On 29/03/26 06:48, Ritesh Harjani (IBM) wrote:
Sourabh Jain <[email protected]> writes:
The kexec sequence invokes enter_vmx_ops() and exit_vmx_ops() with the
MMU disabled. In this context, code must not rely on normal virtual
address translations or trigger page faults.
With KASAN enabled, these functions get instrumented and may access
shadow memory using regular address translation. When executed with
the MMU off, this can lead to page faults (bad_page_fault) from which
the kernel cannot recover in the kexec path, resulting in a hang.
Right, so with mmu off, kernel can't access KASAN shadow memory.

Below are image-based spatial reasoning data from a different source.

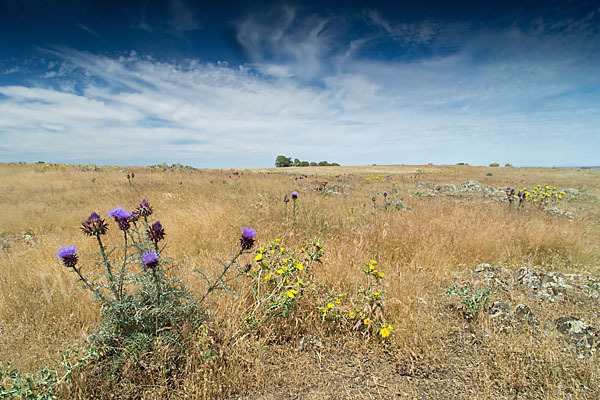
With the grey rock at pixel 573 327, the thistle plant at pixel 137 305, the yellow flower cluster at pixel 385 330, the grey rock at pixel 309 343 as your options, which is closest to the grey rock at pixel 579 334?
the grey rock at pixel 573 327

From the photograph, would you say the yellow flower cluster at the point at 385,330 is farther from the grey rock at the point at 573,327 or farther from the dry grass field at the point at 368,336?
the grey rock at the point at 573,327

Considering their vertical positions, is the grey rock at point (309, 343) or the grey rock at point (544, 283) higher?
the grey rock at point (544, 283)

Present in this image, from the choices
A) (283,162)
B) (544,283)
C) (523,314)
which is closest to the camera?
(523,314)

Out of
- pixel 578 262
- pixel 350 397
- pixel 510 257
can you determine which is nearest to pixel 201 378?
pixel 350 397

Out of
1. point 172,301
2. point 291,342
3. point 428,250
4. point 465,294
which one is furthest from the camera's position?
point 428,250

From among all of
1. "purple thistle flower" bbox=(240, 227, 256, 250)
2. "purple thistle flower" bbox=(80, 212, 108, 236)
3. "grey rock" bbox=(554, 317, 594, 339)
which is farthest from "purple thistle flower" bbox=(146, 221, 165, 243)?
"grey rock" bbox=(554, 317, 594, 339)

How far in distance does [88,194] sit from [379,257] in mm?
9855

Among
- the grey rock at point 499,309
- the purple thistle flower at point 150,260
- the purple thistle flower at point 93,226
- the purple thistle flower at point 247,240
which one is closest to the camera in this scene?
the purple thistle flower at point 150,260

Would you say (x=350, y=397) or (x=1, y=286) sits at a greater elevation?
(x=1, y=286)

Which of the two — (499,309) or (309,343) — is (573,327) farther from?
(309,343)

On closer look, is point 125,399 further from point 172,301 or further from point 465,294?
point 465,294

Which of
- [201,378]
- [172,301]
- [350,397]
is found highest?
[172,301]

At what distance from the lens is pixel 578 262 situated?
3.85 meters

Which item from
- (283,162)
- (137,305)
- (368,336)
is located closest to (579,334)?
(368,336)
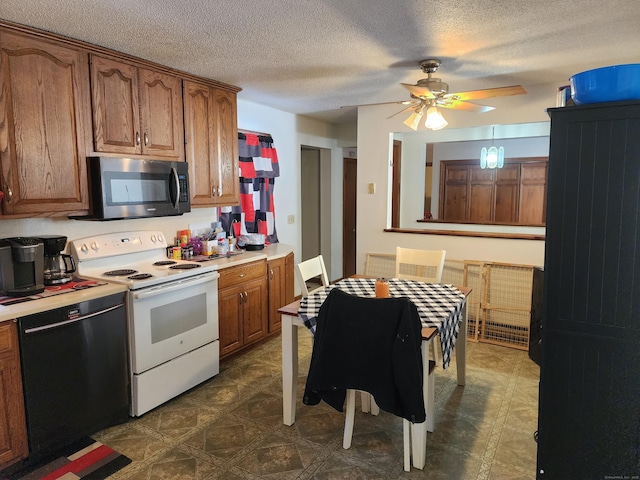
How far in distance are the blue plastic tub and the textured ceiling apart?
75 cm

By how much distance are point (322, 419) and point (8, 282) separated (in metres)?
1.95

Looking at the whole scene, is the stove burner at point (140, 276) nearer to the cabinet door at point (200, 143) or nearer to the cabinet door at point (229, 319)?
the cabinet door at point (229, 319)

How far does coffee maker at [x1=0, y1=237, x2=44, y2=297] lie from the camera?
7.44ft

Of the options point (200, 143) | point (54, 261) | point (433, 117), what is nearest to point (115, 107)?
point (200, 143)

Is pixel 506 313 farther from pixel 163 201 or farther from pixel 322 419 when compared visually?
pixel 163 201

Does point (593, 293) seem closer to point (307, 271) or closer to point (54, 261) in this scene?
point (307, 271)

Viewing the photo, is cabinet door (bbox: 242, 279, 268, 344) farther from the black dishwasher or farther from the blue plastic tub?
the blue plastic tub

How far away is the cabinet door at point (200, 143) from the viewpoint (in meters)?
→ 3.32

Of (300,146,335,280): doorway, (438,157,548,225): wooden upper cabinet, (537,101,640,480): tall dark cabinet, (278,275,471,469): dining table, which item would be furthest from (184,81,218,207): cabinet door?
(438,157,548,225): wooden upper cabinet

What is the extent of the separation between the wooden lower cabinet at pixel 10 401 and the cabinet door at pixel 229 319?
1388 mm

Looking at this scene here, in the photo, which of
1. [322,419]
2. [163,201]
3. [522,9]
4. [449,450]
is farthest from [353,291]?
[522,9]

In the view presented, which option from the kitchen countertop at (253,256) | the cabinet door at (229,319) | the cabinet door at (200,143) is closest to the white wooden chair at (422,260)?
the kitchen countertop at (253,256)

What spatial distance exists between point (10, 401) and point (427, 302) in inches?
87.0

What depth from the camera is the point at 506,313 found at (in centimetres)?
394
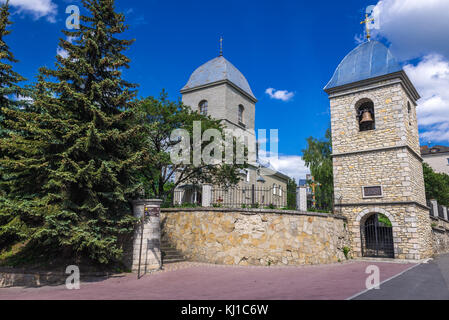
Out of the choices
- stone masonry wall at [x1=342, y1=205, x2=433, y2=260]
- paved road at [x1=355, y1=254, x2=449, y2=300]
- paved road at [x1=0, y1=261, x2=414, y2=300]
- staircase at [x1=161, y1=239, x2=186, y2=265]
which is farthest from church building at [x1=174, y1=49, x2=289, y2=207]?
paved road at [x1=355, y1=254, x2=449, y2=300]

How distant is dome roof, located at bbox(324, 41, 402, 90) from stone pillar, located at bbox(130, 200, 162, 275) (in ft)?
41.1

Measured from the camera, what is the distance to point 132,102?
434 inches

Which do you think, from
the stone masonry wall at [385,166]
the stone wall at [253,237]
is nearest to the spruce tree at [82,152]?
the stone wall at [253,237]

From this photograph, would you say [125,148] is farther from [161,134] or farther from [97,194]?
[161,134]

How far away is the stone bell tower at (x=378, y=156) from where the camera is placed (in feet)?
48.3

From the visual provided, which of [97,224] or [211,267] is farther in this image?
[211,267]

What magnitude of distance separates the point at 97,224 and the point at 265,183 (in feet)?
73.3

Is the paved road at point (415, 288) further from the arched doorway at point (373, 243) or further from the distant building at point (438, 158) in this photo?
the distant building at point (438, 158)

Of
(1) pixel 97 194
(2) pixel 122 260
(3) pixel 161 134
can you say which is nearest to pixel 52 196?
(1) pixel 97 194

So, let me trace down the path a bit... you skipped an important detail
i.e. preempt_count() is always inline, and we play a few tricks in kexec
path to tell enter_vmx_ops() that we are in HARDIRQ mode.
default_machine_kexec(image)
current_thread_info()->preempt_count = HARDIRQ_OFFSET
kexec_sequence(..., copy_with_mmu_off = 1)
if (copy_with_mmu_off) bl real_mode
bl kexec_copy_flush(image)
memcpy(ranges, image->segment, ...)
copy_segments()
copy_page(dest, addr)
bl enter_vmx_ops()
if (in_interrupt() == true) return 0 // preempt_count
== HARDIRQ_OFFSET
beq .Lnonvmx_copy
Yes since preempt_count for the current thread is set to HARDIRQ_OFFSET
we return early from copy_page() -> copypage_power7 -> enter_vmx_ops()
and call to exit_vmx_ops is skipped.
Mark enter_vmx_ops() and exit_vmx_ops() with __no_sanitize_address to
avoid KASAN instrumentation and ensure kexec boots fine with KASAN
enabled.
IIUC, preempt_count() is always inline, and since you are disabling kasan
instrumentation on enter_vmx_ops(), hence it just works for this reason.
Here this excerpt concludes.